The Resistible Rise Of Arturo Ui: A Gangster Spectacle, by Bertolt Brecht, adapted by George Tabori, music by Hans-Dieter Hosalla
I must admit to having strongly mixed feelings about this particular play. In general, I have not been impressed by the plays of Brecht; their dialogue is generally stilted, the political biases and ideological axes to grind are pretty irritating, and there is a distinct feeling that the author seems obsessed with gangsters as a way of discrediting capitalist and middle class mentalities without doing so openly. This play adds to the general lack of openness about its purpose by deliberately contrasting the gangster action of the main play with little headlines that show the slow decline of Germany into Hitler’s own gangster rule.
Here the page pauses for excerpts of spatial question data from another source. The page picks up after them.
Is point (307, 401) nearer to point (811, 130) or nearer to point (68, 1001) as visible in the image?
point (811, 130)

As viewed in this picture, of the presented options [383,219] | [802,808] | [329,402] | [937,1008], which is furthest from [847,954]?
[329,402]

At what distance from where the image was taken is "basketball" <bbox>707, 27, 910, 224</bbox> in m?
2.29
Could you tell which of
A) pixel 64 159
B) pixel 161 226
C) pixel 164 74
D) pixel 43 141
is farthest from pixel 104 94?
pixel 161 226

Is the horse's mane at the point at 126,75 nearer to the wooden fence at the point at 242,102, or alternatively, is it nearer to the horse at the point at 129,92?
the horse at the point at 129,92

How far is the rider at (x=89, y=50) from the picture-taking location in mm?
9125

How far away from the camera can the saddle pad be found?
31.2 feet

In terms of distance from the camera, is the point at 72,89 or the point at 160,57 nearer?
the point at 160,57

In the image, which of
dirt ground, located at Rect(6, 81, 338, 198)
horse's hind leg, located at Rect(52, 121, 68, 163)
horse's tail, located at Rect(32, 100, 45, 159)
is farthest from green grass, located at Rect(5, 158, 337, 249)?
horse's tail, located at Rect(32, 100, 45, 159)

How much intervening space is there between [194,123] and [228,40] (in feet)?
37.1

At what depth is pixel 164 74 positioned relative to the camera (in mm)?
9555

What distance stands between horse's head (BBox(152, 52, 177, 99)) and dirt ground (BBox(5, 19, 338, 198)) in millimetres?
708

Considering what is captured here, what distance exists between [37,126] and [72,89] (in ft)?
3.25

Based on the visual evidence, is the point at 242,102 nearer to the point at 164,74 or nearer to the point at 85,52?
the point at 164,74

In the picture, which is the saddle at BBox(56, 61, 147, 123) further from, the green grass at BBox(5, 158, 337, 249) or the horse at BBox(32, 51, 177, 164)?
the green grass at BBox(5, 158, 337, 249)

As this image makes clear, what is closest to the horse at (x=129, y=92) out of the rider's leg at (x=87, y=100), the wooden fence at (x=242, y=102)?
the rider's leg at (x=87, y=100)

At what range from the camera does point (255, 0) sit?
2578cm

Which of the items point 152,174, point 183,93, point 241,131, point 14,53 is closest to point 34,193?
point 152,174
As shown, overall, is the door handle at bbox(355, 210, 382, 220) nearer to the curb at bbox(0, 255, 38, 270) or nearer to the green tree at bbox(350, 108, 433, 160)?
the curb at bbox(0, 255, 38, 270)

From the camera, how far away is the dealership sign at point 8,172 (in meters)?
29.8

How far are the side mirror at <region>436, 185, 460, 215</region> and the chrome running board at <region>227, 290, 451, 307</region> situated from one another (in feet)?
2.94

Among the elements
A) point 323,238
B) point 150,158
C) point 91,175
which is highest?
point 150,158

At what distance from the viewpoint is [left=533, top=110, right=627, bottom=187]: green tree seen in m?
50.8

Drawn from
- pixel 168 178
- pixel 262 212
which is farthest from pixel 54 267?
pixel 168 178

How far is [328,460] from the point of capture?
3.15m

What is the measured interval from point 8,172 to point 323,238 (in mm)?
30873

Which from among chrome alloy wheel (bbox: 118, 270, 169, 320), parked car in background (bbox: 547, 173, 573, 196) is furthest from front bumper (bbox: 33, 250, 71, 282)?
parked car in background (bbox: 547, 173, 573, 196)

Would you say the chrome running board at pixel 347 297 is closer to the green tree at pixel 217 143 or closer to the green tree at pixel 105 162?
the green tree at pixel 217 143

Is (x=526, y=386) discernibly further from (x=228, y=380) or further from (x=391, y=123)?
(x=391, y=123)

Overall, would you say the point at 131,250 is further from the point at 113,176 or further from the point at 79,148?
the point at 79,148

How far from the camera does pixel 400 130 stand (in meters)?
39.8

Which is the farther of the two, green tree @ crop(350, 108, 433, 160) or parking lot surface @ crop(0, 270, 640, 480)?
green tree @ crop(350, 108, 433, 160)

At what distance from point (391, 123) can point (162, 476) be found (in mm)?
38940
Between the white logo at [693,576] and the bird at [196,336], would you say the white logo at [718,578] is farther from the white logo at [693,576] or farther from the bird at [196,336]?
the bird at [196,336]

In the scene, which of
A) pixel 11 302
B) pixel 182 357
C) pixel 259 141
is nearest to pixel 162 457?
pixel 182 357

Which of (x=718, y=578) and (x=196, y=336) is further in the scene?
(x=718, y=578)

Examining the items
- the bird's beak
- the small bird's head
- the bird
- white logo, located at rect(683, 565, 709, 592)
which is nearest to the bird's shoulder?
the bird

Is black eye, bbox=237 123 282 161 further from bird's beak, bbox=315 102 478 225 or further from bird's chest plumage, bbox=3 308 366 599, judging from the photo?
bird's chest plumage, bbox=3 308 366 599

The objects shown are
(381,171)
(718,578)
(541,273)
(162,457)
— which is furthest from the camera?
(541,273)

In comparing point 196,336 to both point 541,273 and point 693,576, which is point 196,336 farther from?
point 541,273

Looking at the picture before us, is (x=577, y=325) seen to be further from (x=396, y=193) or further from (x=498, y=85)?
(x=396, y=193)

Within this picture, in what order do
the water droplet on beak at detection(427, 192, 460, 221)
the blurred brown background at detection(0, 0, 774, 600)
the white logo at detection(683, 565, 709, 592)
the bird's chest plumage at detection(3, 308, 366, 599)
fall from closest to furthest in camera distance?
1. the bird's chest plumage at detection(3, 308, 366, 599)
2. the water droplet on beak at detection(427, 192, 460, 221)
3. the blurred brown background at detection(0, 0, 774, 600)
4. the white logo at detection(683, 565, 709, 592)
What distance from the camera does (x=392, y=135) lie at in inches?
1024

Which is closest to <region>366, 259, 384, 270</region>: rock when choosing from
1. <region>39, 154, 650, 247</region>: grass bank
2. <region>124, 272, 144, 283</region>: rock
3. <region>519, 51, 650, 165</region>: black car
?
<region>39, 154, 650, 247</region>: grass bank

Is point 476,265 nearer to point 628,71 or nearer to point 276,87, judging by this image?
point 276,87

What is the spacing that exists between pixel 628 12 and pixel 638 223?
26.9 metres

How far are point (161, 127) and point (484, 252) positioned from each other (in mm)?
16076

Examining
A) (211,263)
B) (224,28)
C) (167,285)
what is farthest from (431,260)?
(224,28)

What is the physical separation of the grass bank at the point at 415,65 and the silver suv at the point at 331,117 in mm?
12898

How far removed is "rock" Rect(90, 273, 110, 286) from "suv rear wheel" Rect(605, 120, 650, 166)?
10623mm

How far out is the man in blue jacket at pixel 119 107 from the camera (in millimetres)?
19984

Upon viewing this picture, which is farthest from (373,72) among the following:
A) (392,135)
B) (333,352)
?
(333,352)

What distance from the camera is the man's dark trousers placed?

Although the sly bits of this book that are aimed at making fun of Hitler’s Germany as it approaches World War II are the best part of the play by far, given the general lack of interest that the dialogue or the music present to the reader, this play does nothing to hinder an impression that Brecht was fundamentally a dishonest sort of playwright who sought to use spectacle as well as a consistent approach on the criminal class as a way of delegitimizing existing social and economic elites in the West, all without dealing honestly with the shortcomings of his own preferred social system.
This book is a one-act play that is divided into a lot of scenes. The scenes cover precisely the material that the title would indicate, the rise of Arturo Ui, a very stereotypical Italian gangster whose penchant for violence and his ability to navigate a post-Prohibition world where it is possible to muscle in on political chicanery allow him to first bolster a vulnerable corrupt elite who engage in some fraudulent business practices of his own and then gradually carve out a place for himself within mainstream society while simultaneously engaging in acts of violence against those who threaten his position. Ui also shows himself adept at handling public relations, making sure to show some generosity to the widow of a witness of fraud and embezzling that manages to get whacked in order to preserve Ui’s desire to ingratiate himself with elites. Meanwhile, as all of this goes on the playwright also adds little bits of drama that demonstrate the situation in Germany which appears to be more important to the author in demonstrating the resistible rise of Hitler than may be entirely safe for the playwright to let on.
The essential part of this play that deserves to be remembered is the way that the author conceives of this gangster melodrama as a resistible rise. Not only does the author believe that the rise of Hitler and Ui could have been resisted, but that it should have been, even though it wasn’t resisted forcefully until it was too late for a lot of people to suffer and die. Of course, the author’s equation of America’s city politics and European fascism is a bit too facile, and the author once again appears to be pushing a socialist agenda without being honest about what it entails. Does the author seem to think that leftists lack crony capitalism or fraud and corruption or violence directed at others, because the historical record indicates that Brecht is only dealing with half of the story, trying to paint more right-wing regimes as being evil while not addressing at all the evils of the left. And while Brecht (and anyone else) is certainly free to be biased, readers and theatergoers should be sensitive to these biases and to reject Brecht’s approach as representing anything approaching fairness and balance or historical truth, or even compelling and entertaining drama.